In dem von Amts wegen bestimmten zweiten Versteigerungstermin wurde kein Gebot abgegeben. Das Amtsgericht stellte das Verfahren ein.
Auf Antrag der Beteiligten zu 2 wurde ein dritter Termin bestimmt. In diesem gab allein die Beteiligte zu 3 ein Gebot von 57.000 € ab. Das Amtsgericht erteilte darauf den Zuschlag.
Die Beschwerde der Beteiligten zu 1 ist ohne Erfolg geblieben. Mit der - von dem Beschwerdegericht zugelassenen - Rechtsbeschwerde verfolgt die Beteiligte zu 1 ihr Ziel weiter, dass der Zuschlag auf das Gebot der Beteiligten zu 3 versagt wird.
II.
Das Beschwerdegericht meint, das Vollstreckungsgericht habe den Zuschlag auf das von der Beteiligten zu 3 in dem dritten Versteigerungstermin abgegebene Gebot zu Recht erteilt, obwohl dieses mit 57.000 € die 5/10-Wertgrenze (§ 85a Abs. 1 ZVG) nicht erreicht habe.

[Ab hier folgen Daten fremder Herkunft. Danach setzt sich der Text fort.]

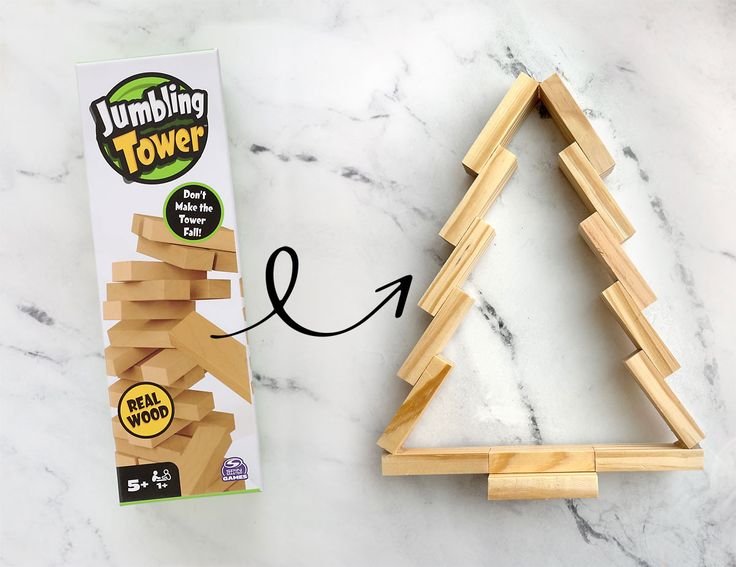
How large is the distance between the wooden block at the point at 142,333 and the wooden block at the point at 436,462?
0.81 feet

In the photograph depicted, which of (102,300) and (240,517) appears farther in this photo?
(240,517)

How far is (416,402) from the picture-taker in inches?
30.4

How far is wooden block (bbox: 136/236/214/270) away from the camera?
0.73m

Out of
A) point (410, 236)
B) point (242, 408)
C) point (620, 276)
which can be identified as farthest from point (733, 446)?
point (242, 408)

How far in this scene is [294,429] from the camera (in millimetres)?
830

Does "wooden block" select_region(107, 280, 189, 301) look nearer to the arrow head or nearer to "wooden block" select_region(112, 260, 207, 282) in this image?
"wooden block" select_region(112, 260, 207, 282)

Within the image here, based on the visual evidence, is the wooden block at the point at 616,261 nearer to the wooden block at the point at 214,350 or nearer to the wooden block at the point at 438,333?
the wooden block at the point at 438,333

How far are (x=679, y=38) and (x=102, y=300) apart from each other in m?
0.67

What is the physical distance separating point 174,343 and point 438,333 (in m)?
0.26

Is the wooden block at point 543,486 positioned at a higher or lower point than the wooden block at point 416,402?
lower

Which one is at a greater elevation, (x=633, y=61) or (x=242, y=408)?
(x=633, y=61)

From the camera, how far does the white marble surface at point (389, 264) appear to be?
0.81 m

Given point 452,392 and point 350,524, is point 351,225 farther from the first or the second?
point 350,524

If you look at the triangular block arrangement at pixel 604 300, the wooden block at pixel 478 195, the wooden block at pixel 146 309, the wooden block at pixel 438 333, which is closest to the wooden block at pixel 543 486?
the triangular block arrangement at pixel 604 300
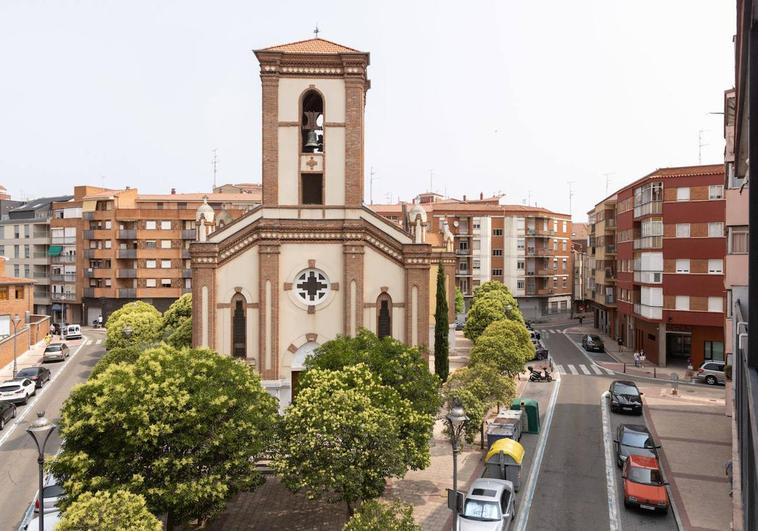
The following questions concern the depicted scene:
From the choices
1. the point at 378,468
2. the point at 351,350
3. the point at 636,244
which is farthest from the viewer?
the point at 636,244

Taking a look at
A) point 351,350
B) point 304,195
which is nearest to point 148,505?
point 351,350

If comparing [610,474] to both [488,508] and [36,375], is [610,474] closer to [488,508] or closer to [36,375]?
[488,508]

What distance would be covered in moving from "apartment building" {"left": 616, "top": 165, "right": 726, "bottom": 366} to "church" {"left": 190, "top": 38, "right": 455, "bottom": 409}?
2927cm

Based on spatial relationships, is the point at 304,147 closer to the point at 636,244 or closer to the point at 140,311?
the point at 140,311

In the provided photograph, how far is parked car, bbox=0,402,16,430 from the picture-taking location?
33.1 meters

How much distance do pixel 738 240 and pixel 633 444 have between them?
1026cm

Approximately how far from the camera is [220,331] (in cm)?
2933

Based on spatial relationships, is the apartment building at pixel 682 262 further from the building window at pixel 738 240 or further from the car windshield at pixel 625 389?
the building window at pixel 738 240

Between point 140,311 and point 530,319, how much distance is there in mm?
57984

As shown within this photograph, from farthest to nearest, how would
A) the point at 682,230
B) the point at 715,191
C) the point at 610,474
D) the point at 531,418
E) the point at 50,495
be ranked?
the point at 682,230, the point at 715,191, the point at 531,418, the point at 610,474, the point at 50,495

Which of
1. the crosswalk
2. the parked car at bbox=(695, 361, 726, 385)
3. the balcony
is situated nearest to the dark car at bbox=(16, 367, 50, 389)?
the balcony

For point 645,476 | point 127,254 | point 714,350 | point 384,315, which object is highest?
point 127,254

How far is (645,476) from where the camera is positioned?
22.7 m

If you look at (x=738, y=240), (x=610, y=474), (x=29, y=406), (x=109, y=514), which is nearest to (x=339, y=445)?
(x=109, y=514)
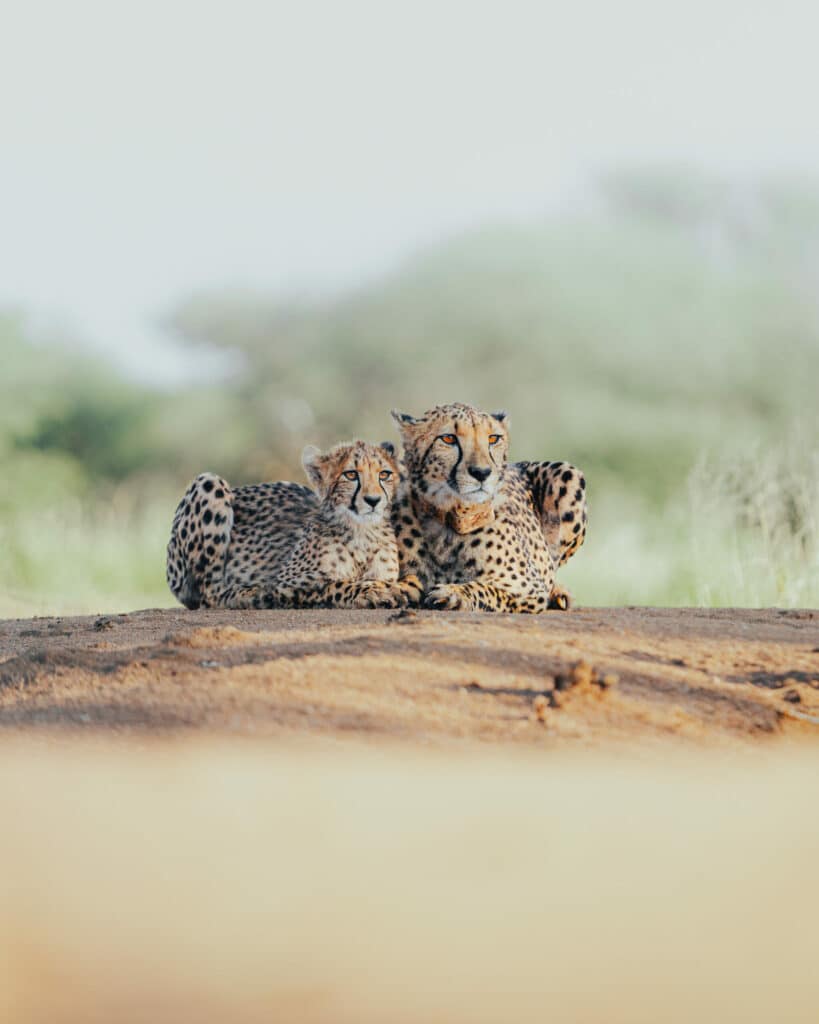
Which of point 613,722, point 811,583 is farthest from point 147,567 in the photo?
point 613,722

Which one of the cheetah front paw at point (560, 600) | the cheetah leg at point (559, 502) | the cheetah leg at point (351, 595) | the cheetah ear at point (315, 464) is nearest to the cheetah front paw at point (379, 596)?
the cheetah leg at point (351, 595)

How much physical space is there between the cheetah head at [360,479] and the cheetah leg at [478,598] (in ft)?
1.22

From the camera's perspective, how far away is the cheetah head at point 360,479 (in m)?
5.00

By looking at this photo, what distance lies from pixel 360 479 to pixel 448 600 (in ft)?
1.99

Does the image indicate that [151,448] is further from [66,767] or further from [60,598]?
[66,767]

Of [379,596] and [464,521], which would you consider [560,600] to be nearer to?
[464,521]

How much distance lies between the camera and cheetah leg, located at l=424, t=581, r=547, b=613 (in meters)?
4.73

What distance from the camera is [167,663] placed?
3324mm

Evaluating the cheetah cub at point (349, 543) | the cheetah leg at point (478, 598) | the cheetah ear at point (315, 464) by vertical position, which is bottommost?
the cheetah leg at point (478, 598)

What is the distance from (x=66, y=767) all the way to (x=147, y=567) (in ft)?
22.3

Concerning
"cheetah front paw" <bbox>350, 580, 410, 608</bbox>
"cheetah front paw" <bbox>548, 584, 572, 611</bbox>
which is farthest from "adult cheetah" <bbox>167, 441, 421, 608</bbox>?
"cheetah front paw" <bbox>548, 584, 572, 611</bbox>

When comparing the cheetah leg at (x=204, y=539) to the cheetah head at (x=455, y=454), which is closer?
the cheetah head at (x=455, y=454)

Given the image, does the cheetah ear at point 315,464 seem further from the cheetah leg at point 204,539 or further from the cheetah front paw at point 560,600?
the cheetah front paw at point 560,600

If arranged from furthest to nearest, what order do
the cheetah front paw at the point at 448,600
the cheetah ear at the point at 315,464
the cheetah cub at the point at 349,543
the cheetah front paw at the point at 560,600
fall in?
1. the cheetah front paw at the point at 560,600
2. the cheetah ear at the point at 315,464
3. the cheetah cub at the point at 349,543
4. the cheetah front paw at the point at 448,600
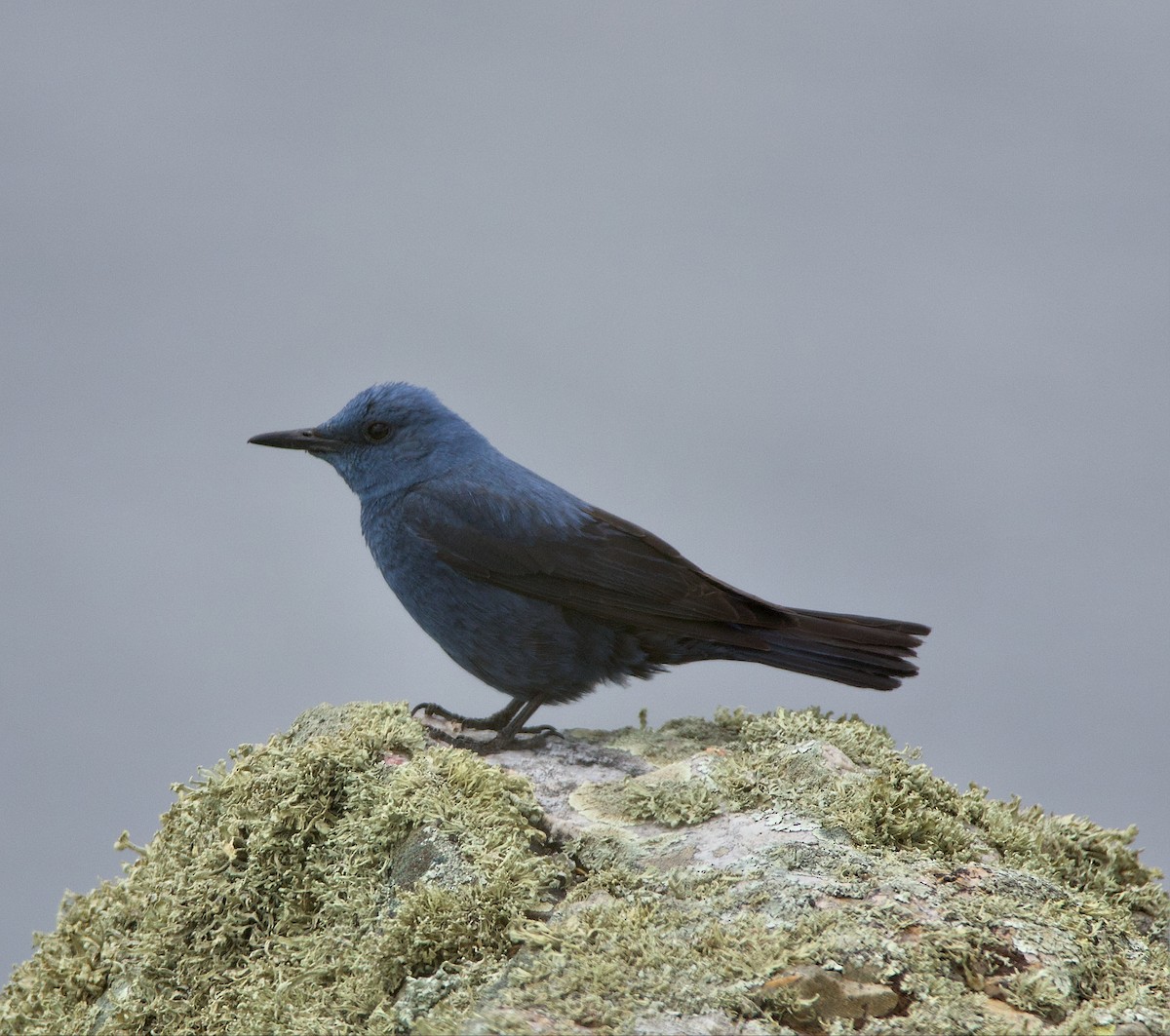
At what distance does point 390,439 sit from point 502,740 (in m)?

Der Zuschlag dürfe nach § 85a Abs. 2 Satz 2 ZVG nicht mehr versagt werden, nachdem er bereits einmal auf das im ersten Termin von der Gläubigervertreterin abgegebene Gebot wegen Nichterreichens der in § 85a Abs. 1 ZVG bestimmten Wertgrenze versagt worden sei. Ob die Gläubigervertreterin bei der Abgabe ihres Gebotes einen Erwerbswillen in Bezug auf den zu versteigernden Grundbesitz gehabt habe, sei entgegen der Ansicht des , NJW 2006, 1355 f.) im Versteigerungsverfahren nicht zu prüfen. Die Zwangsvollstreckung sei an äußerlich erkennbare Tatsachen gebunden. Das Vollstreckungsgericht sei weder befugt noch in der Lage, im Versteigerungstermin einen Bieter dazu anzuhalten, seine tatsächlichen Absichten offen zu legen. Eine Überprüfung der Absichten des Bieters führe zu wesentlichen Verfahrensverzögerungen und -erschwerungen, die mit dem formalisierten, auf Befriedigung des Gläubigers und Entschuldung des Schuldners ausgerichteten Verfahren der Zwangsversteigerung unvereinbar seien.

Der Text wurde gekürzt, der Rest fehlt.